## Quoted passage

%%

= Central Macedonia Army Section =

WWII command of the Hellenic Army

The Central Macedonia Army Section (Τμήμα Στρατιάς Κεντρικής Μακεδονίας, ΤΣΚΜ, Tmima Stratias Kentrikis Makedonias, TSKM) was an army corps-level command of the Hellenic Army established on 6 March 1941. It was commanded by Lt. General Ioannis Kotoulas and comprised the 12th Infantry Division and the 20th Infantry Division. On 28 March it was assigned to Henry Maitland Wilson's 'W' Force, holding the Vermion Mountains–Haliacmon line. It was defeated and dissolved in mid-April 1941 during the German invasion of Greece.

==Order of battle (6 April 1941)==
- 20th Infantry Division (Maj. General Christos Karassos)

%%

## Data segment

%%

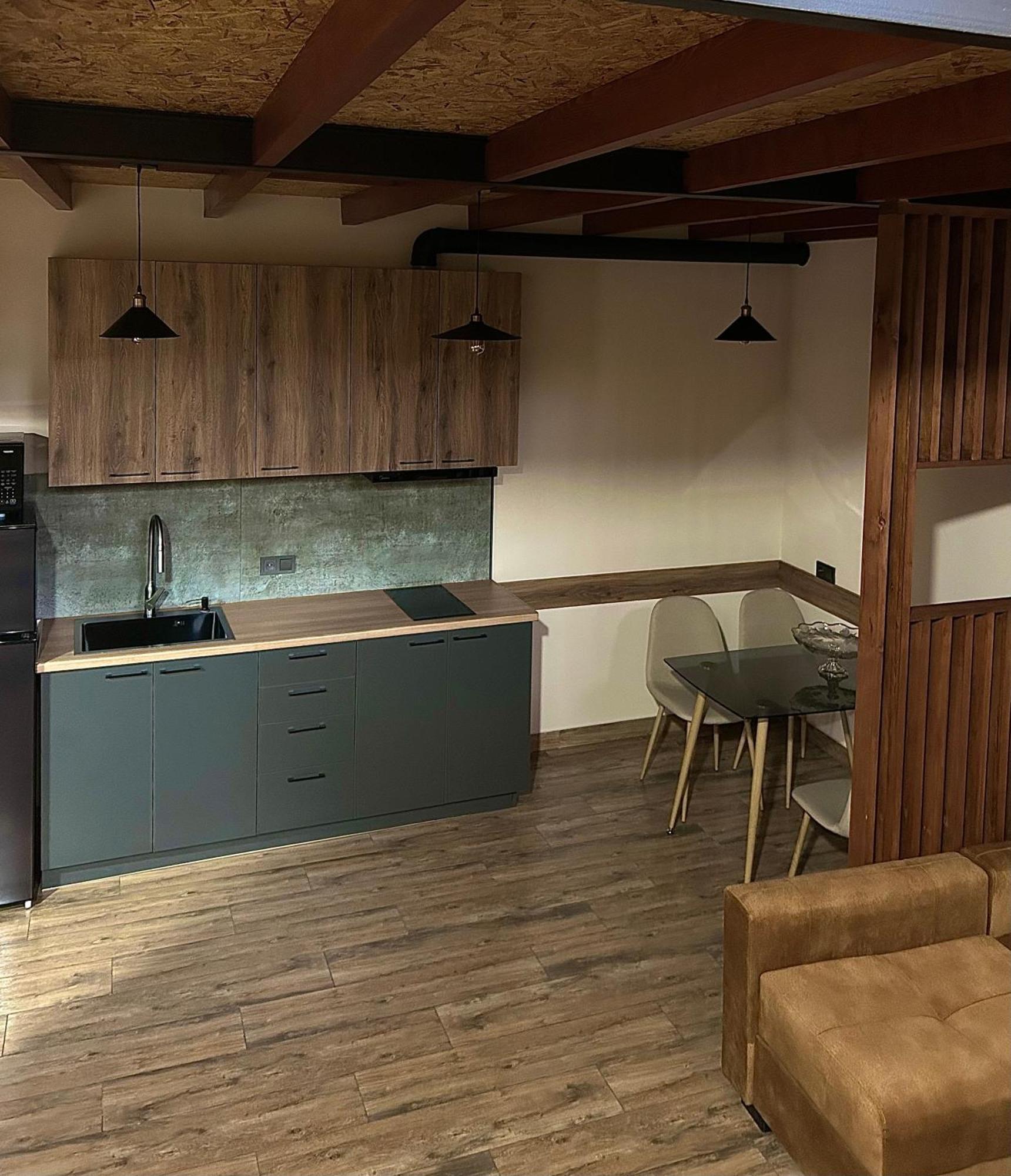 Old Town Trinity Apartment *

%%

## Task to carry out
Write the next part of the Central Macedonia Army Section text, picking up right after its final line. The lines above are separate material, apart from the Central Macedonia Army Section text.

## Result for this task
- 12th Infantry Division (Col. Georgios Karambatos)
- 10th Frontier Sector (Col. of the Reserve Aristotelis Sergios)
- Field Artillery Battalion
- 150mm Skoda Howitzer Battalion
- 85mm Artillery Battery
- Anti-Aircraft Artillery Battalion
- Support units

==Leadership==
===Commanders===
- Lt. General of the Reserve, Ioannis Kotoulas (6 March – 8 April 1941)
- Maj. General Christos Karassos (8–20 April 1941)
===Chiefs of staff===
- Col. Antonios Peppas (3–19 March 1941)
- Col. Konstantinos Papadopoulos (19 March – 20 April 1941)
===Headquarters===
- Kozani (6 March 1941)
- Perdikkas (9 April 1941)
- Kivotos (14 April 1941)
- Ioannina (16 April 1941)
- Metsovo (18 April 1941)

== Sources ==
- Hellenic Army History Directorate (1997). "An Abridged History of the Greek-Italian and Greek-German War, 1940-1941 (Land Operations)"
- Koliopoulos, Ioannis S.. "Η στρατιωτική και πολιτική κρίση στην Ελλάδα τον Απρίλιο του 1941"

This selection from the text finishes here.